Edge and WAN networks are morphing rapidly. They are becoming increasingly application-aware and offer dynamic route selection with higher application quality.
Enterprises that use services such as intranet, voice, video, private/public cloud access, and other business-critical cloud services are expecting little or no problems in sending data from one office (site) to the other. Software-defined wide area networks (SD-WANs) promise all this and more.
However, SD-WAN is not without its own problems as the technology replaces older WANs, essentially, IP/MPLS-based networks. The difficulties arise because:
- SD-WAN allows multiple types of connectivity to be used, including the public Internet.
- OTT (over-the-top) services are bandwidth-unpredictable in nature.
- Video forms an increasing flow of information transferred between sites.
Let’s elaborate upon this. The internet is still considered by some enterprises and service providers to be unsuitable for carrying real-time applications, even when most of us use it every day as part of the consumer-connected world.
Most service providers rely on existing, relatively reliable, and more secure transport networks such as IP/MPLS. While the internet offers high bandwidth and low-cost connectivity, IP/MPLS continues to offer real-time SLA quality for site-to-site connectivity.
The SD-WAN layer will, therefore, have to ride both underlays (MPLS and internet) for a long time. MPLS will not phase out quickly; some estimates show a co-existence of over five years. This translates into a fairly long period for a hybrid solution based on the MPLS underlay and the SD-WAN overlay.
In this scenario, correlating SD-WAN overlay with the supporting underlay infrastructure can provide vital intelligence toward assuring an end-to-end SD-WAN based service. In a survey (Survey carried out by Light Reading/Heavy Reading in Nov. 2018 for Infovista) carried out across over 100 service providers, over 80% of the respondents reported that such correlation is important for them, while almost 30% considered it to be critical.

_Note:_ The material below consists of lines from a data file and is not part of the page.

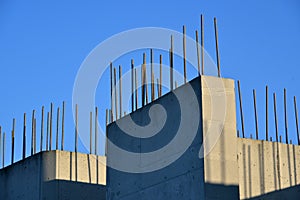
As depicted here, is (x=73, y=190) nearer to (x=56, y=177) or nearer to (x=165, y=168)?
(x=56, y=177)

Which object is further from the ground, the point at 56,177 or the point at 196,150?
the point at 56,177

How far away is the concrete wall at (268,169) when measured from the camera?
12109 mm

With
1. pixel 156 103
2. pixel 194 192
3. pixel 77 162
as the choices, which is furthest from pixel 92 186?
pixel 194 192

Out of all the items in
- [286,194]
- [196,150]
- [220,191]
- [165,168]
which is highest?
Result: [196,150]

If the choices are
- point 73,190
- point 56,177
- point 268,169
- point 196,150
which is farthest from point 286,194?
point 56,177

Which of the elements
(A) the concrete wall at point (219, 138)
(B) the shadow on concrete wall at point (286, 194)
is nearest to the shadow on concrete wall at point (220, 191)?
(A) the concrete wall at point (219, 138)

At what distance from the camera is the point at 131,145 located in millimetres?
12430

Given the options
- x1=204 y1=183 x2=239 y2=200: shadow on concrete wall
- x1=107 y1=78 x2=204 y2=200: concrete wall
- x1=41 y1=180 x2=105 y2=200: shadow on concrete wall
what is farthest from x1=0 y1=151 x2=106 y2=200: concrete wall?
x1=204 y1=183 x2=239 y2=200: shadow on concrete wall

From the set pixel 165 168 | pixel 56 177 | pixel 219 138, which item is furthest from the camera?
pixel 56 177

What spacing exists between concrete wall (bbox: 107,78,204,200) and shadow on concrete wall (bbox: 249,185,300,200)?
1902mm

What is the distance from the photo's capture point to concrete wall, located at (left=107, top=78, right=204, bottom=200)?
421 inches

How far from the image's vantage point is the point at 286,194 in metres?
12.5

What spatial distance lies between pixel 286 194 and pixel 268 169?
1.76 feet

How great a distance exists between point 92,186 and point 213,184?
5442mm
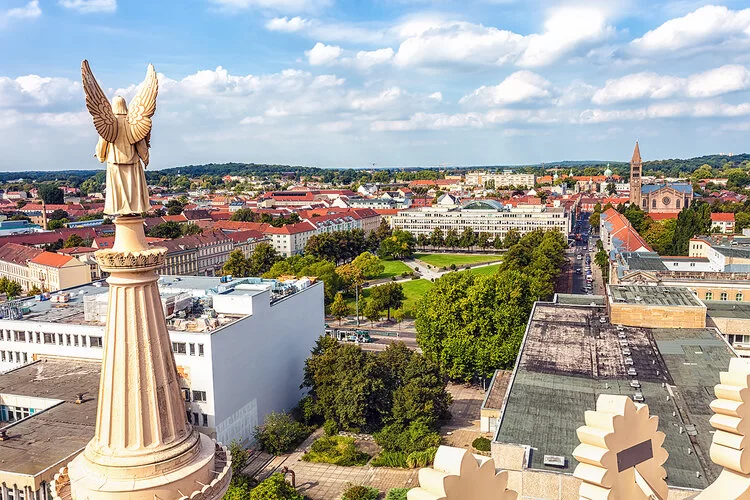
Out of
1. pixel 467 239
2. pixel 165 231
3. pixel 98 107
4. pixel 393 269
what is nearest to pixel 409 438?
pixel 98 107

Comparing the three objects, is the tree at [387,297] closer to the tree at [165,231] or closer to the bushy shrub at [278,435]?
the bushy shrub at [278,435]

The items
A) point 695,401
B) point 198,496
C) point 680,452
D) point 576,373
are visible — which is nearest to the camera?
point 198,496

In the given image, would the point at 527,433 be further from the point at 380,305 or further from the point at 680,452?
the point at 380,305

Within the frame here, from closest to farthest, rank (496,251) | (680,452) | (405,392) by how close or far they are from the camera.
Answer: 1. (680,452)
2. (405,392)
3. (496,251)

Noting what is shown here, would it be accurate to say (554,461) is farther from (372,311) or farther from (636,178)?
(636,178)

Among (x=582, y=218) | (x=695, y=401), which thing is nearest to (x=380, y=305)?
(x=695, y=401)

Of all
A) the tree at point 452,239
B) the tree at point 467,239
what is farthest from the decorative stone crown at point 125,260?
the tree at point 452,239

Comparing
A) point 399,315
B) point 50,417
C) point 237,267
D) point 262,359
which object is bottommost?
point 399,315

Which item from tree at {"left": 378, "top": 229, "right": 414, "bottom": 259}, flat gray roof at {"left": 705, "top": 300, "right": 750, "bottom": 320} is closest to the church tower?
tree at {"left": 378, "top": 229, "right": 414, "bottom": 259}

Correlating underlay with overlay
This is the just the scenario for a service assurance system to come into play. First, it is important to visualise which transport will carry the SD-WAN traffic for an application from one site to another, and then, the manner in which the underlay impacts the SD-WAN overlay performance should be analysed.
Since the SD-WAN overlay acts as a tunnel for applications to travels between sites, and assures that all tunnel traffic is being carried with the correct SLA quality, the key performance indicators (KPIs) related to the SD-WAN tunnel as well as the underlying MPLS network path need to be monitored and correlated. This requirement stands irrespective of the kind of SD-WAN edge device (i.e., physical or virtualised CPEs).
For service providers, poor availability, low throughput, high bandwidth, low latency, high jitter, and high response time over the hybrid (MPLS and SD-WAN) network are just some of the problems that can beleaguer the promised levels of SD-WAN’s agility. To ensure seamless site-to-site connectivity, path analysis becomes extremely important. This includes measuring available bandwidth, utilisation, performance, and availability between sites for each path across different underlays.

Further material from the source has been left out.